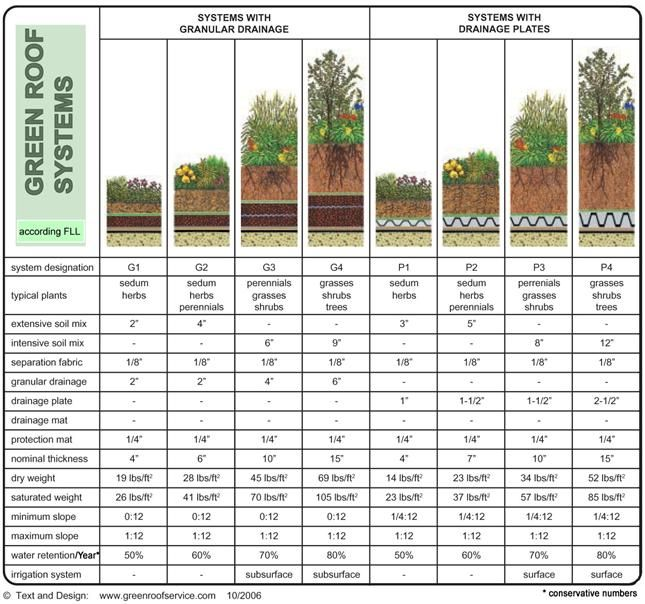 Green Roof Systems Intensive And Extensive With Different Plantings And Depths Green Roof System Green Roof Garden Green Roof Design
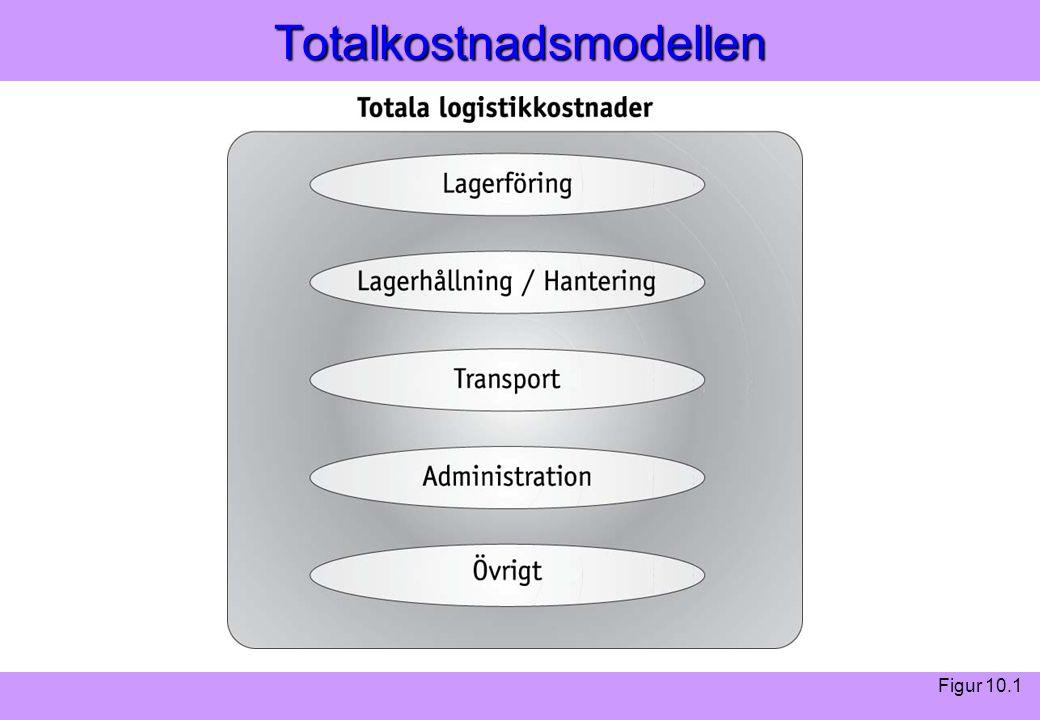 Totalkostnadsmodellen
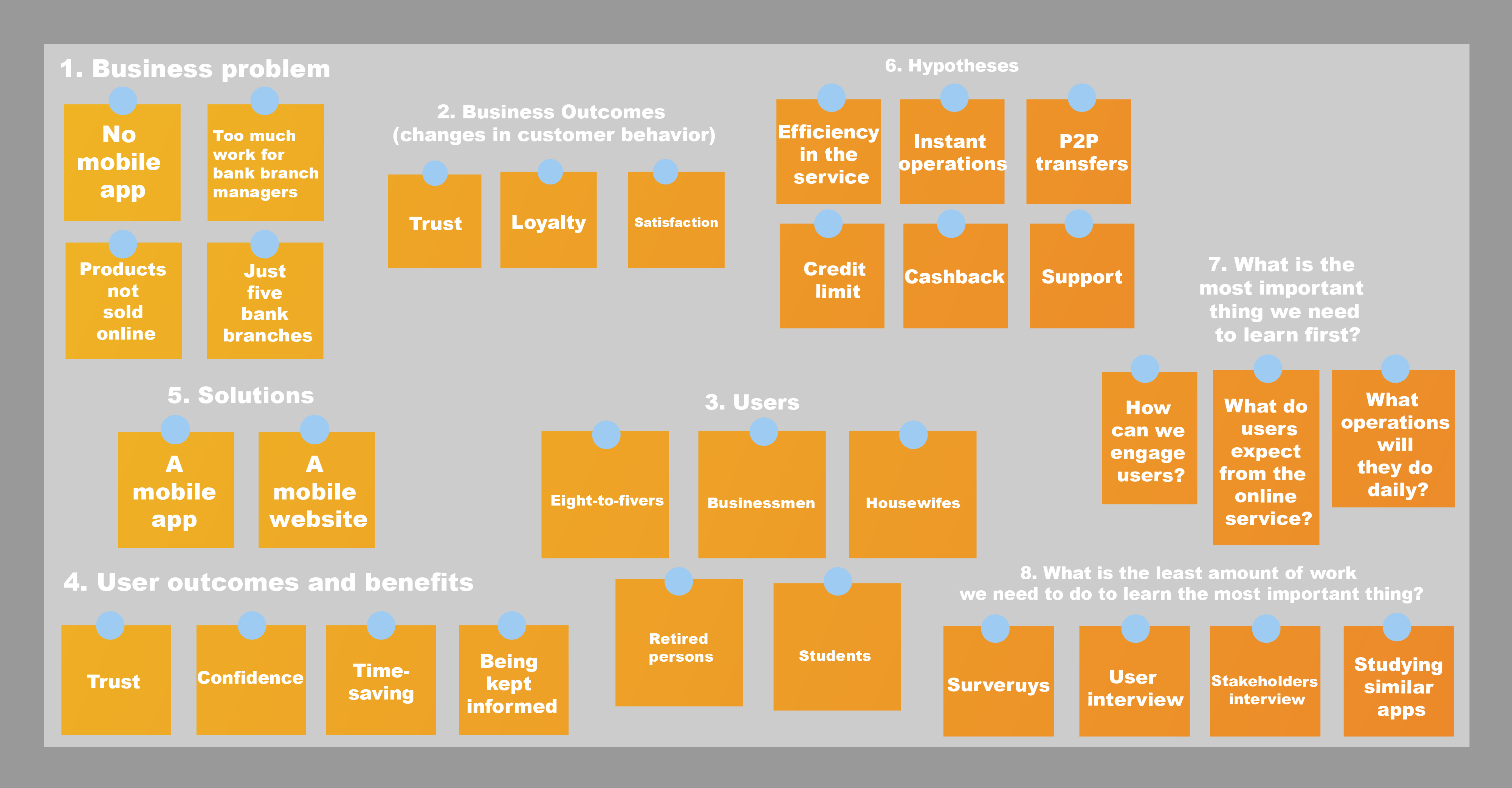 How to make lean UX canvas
---
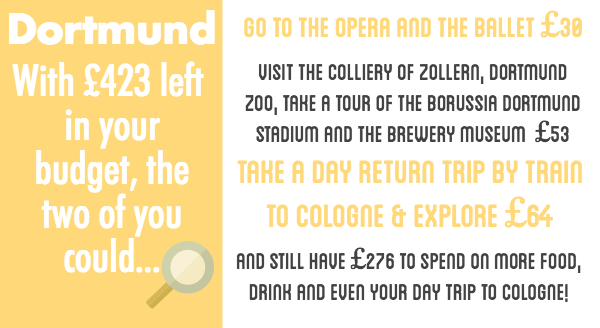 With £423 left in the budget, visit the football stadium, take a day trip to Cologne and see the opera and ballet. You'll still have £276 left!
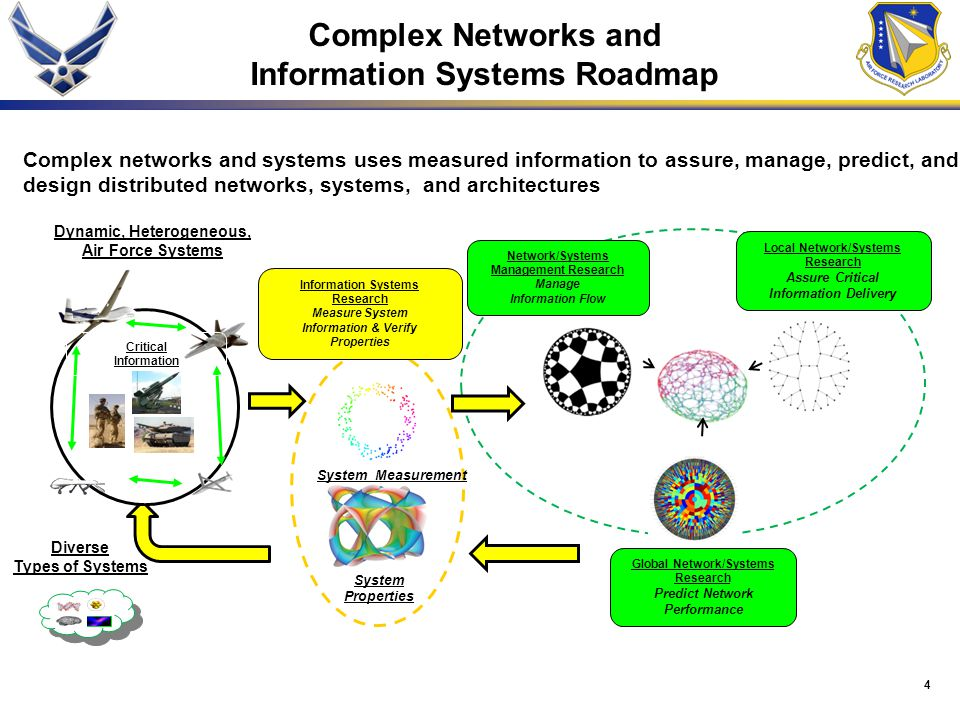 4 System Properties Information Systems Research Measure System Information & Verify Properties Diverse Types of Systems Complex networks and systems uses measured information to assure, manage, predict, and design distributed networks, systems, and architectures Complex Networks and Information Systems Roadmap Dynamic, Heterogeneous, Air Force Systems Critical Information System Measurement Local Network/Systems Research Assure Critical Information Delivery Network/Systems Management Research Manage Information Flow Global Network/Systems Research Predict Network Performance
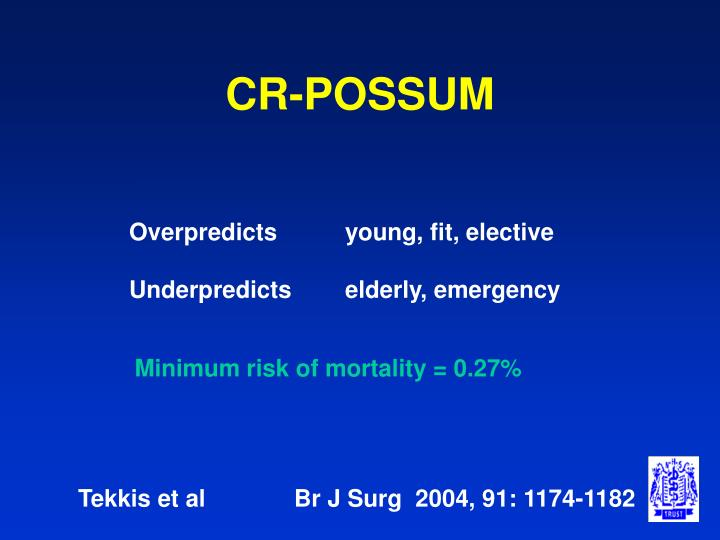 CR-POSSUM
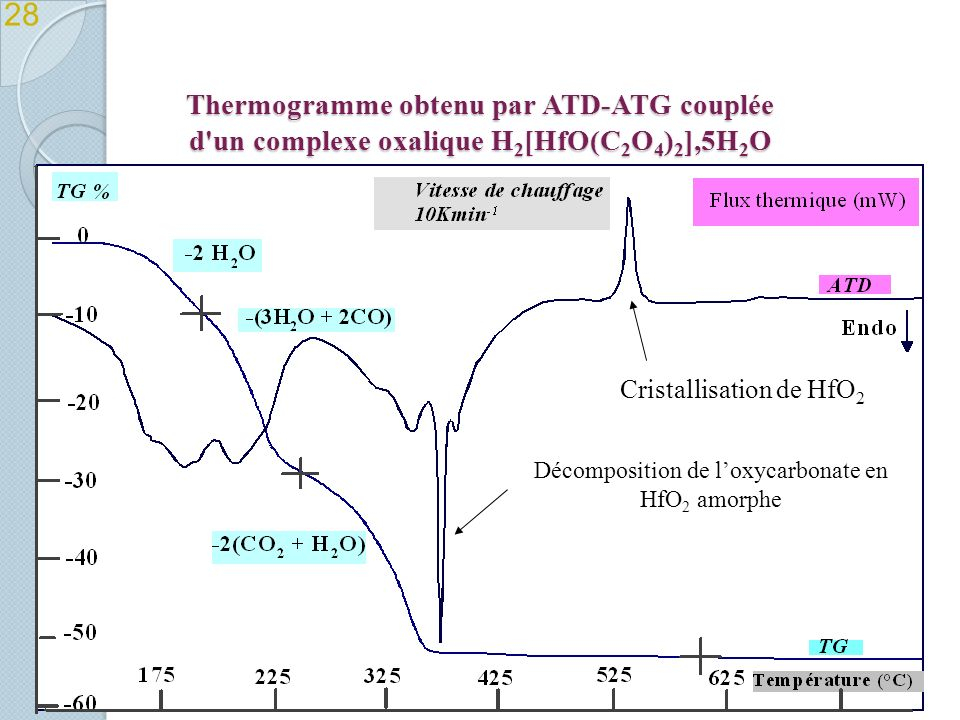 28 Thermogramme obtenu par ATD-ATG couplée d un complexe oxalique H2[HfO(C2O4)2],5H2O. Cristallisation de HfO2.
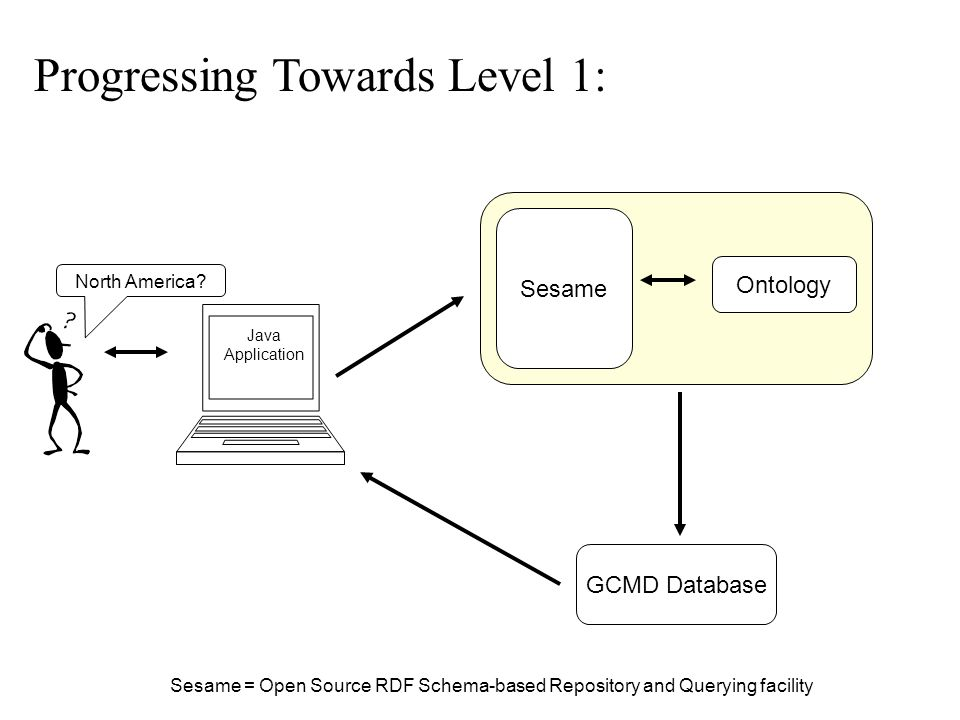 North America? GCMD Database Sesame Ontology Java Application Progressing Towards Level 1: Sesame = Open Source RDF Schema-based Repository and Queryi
---
Work required: Everything above from the line that has "Green Roof Systems" down to the line that has "How to make lean UX canvas" should be output exactly, with both of those lines included. Leave the pictures behind.

Result of the task:
 Green Roof Systems Intensive And Extensive With Different Plantings And Depths Green Roof System Green Roof Garden Green Roof Design
 Totalkostnadsmodellen
 How to make lean UX canvas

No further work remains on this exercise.